There are plenty of articles out there that cover the dos and don’ts of guest blogging, how to craft the perfect pitch for your dream outlet, and the traffic benefits that guest bloggers can have on your website. But what about seeking out guest writers? What’s the best way to announce that your blog is open for guest bloggers and to entice them into submitting their original content? While the rules will vary depending on the type of blog you have and the content you’re looking for, if you’re planning on creating some specs to get started here are the dos and don’ts to keep in mind.
Do… Create clear guidelines for structure and tone.
What are you really looking for in a guest post? This is about so much more than writing an article for the sake of getting it published and backlinked on another website. Be clear upfront about the kind of content your audience enjoys reading about and how successful posts are structured, whether that means writing in a bullet format or taking a long-form approach. Additionally, share how the tone of the post should be conveyed. Should it be conversational or do you prefer a more serious approach? All of this matters when writing the final draft of the article so it’s important to establish these guidelines from the start.
Do… Be specific about submission format.
There are a few ways you can go about doing this. You can create a landing page that allows the potential guest writer to submit their article directly to the team from the page. Or, you can encourage guest posters to email you directly (through a generic submission email) with their post. Be sure to specify how you want the guest article to be included. Consider format first, including whether the post should be submitted as a Google Doc or Word Document, and then the method for sending it in. Some options can include submitting the guest post as a PDF attachment, via a Dropbox link, or copied and pasted directly into the email. Attachments in the last few years have turned into a dicey area where spam content can easily be submitted, so it’s important to follow the rules exactly.
Don’t… Ask for images to be included with submissions.
This is a controversial statement to make, but through personal experience I have found it is a better idea to source your own images. Create accounts with stock image sites like Getty Images or iStockPhoto or seek out free high quality photos from communities like Pixabay or Unsplash. It’s always better to err on the side of caution in this department, even if the writer claims that they have permission to use the image attached, and all of these sites have fantastic, credited images that can accompany any blog post regardless of its topic.
Do… Request more information about the author.
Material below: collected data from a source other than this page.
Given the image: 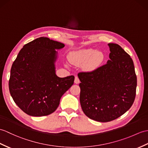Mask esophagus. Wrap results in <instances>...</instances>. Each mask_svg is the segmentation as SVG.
Returning <instances> with one entry per match:
<instances>
[{"mask_svg": "<svg viewBox=\"0 0 148 148\" xmlns=\"http://www.w3.org/2000/svg\"><path fill=\"white\" fill-rule=\"evenodd\" d=\"M74 82L75 84H79L80 82V80L79 79V77L77 76H75V80H74Z\"/></svg>", "mask_w": 148, "mask_h": 148, "instance_id": "1", "label": "esophagus"}]
</instances>
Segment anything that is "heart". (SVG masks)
I'll return each mask as SVG.
<instances>
[{
    "instance_id": "obj_1",
    "label": "heart",
    "mask_w": 148,
    "mask_h": 148,
    "mask_svg": "<svg viewBox=\"0 0 148 148\" xmlns=\"http://www.w3.org/2000/svg\"><path fill=\"white\" fill-rule=\"evenodd\" d=\"M103 55L92 49L83 50L74 53L69 60L74 64H79L90 61L88 67L92 69L97 66L103 60Z\"/></svg>"
}]
</instances>
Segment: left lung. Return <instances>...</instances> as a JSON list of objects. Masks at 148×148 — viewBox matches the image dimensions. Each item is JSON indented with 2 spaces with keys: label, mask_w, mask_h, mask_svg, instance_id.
<instances>
[{
  "label": "left lung",
  "mask_w": 148,
  "mask_h": 148,
  "mask_svg": "<svg viewBox=\"0 0 148 148\" xmlns=\"http://www.w3.org/2000/svg\"><path fill=\"white\" fill-rule=\"evenodd\" d=\"M110 60L92 71L80 72V103L84 114L96 121L119 118L131 107L136 95L133 60L121 46L108 43Z\"/></svg>",
  "instance_id": "1"
}]
</instances>
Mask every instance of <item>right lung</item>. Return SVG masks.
I'll use <instances>...</instances> for the list:
<instances>
[{
    "label": "right lung",
    "mask_w": 148,
    "mask_h": 148,
    "mask_svg": "<svg viewBox=\"0 0 148 148\" xmlns=\"http://www.w3.org/2000/svg\"><path fill=\"white\" fill-rule=\"evenodd\" d=\"M62 43L40 37L27 43L12 65L9 88L15 103L26 114L41 116L56 110L74 84V76L58 77L54 62Z\"/></svg>",
    "instance_id": "obj_1"
}]
</instances>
What makes this writer credible? You don’t need them to share with you their life’s story, but interested guest bloggers should submit a bit of background information in their bio or byline that states who they are, what they do, and what makes them a fit to blog with you. Bonus points for any guest writers that can also include links to their existing published content so you can get a feel for their writing style and areas of expertise.
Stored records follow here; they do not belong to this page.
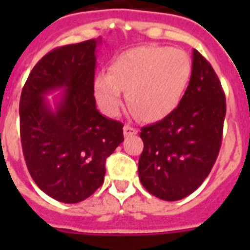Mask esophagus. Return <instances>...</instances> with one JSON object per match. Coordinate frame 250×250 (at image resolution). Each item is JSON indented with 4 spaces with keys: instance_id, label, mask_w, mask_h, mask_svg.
I'll use <instances>...</instances> for the list:
<instances>
[{
    "instance_id": "esophagus-1",
    "label": "esophagus",
    "mask_w": 250,
    "mask_h": 250,
    "mask_svg": "<svg viewBox=\"0 0 250 250\" xmlns=\"http://www.w3.org/2000/svg\"><path fill=\"white\" fill-rule=\"evenodd\" d=\"M123 132H125V137H129V136H133V135H136L137 129L135 128V127H132V125H125V127H123Z\"/></svg>"
}]
</instances>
Don’t… Guarantee an immediate response.
It’s entirely possible that you might not be able to get to the guest post the second it has been submitted, so make a note on your landing page or within your guidelines about what the follow-up process for post submissions might look like.
Don’t… Sell yourself.
If you would like to endlessly talk about how awesome your business is, you can create your own blog for those kinds of posts. When you’re posting on another blog, this is your opportunity to share your expertise and ideas. Be respectful and understanding about that.
Do… Cast a (fairly) wide net for your search.
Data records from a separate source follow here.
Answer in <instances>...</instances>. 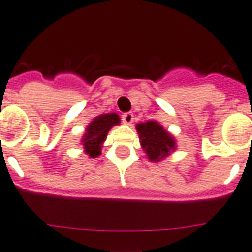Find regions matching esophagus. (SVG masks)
<instances>
[{
	"label": "esophagus",
	"mask_w": 252,
	"mask_h": 252,
	"mask_svg": "<svg viewBox=\"0 0 252 252\" xmlns=\"http://www.w3.org/2000/svg\"><path fill=\"white\" fill-rule=\"evenodd\" d=\"M122 121H123L124 124H128V126H130L131 123H133V121H134V114L133 113H124L123 115H122Z\"/></svg>",
	"instance_id": "esophagus-1"
}]
</instances>
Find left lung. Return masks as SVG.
Returning <instances> with one entry per match:
<instances>
[{"label": "left lung", "instance_id": "left-lung-1", "mask_svg": "<svg viewBox=\"0 0 252 252\" xmlns=\"http://www.w3.org/2000/svg\"><path fill=\"white\" fill-rule=\"evenodd\" d=\"M140 144L151 162L163 159L174 149V140L157 122L149 121L137 126Z\"/></svg>", "mask_w": 252, "mask_h": 252}]
</instances>
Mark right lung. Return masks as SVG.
<instances>
[{"label": "right lung", "instance_id": "add662e5", "mask_svg": "<svg viewBox=\"0 0 252 252\" xmlns=\"http://www.w3.org/2000/svg\"><path fill=\"white\" fill-rule=\"evenodd\" d=\"M121 119L115 113L99 115L89 124L87 133L83 138L84 151L87 152L92 158L100 156L101 144L105 140L108 131L113 126L119 124Z\"/></svg>", "mask_w": 252, "mask_h": 252}]
</instances>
Now that you know you’re looking for guest writers, you’ll want to share the news so as to bring in as many potential contributors as possible. Make the announcement via your social media handles, Facebook groups you’re a member of, your company newsletter, and even by sharing the news with trusted partners of your business or influential bloggers you already work alongside. Make sure that the writers you do get in touch with are the same ones you build a rapport with — and you might even be able to reciprocate by blogging with them as well later on!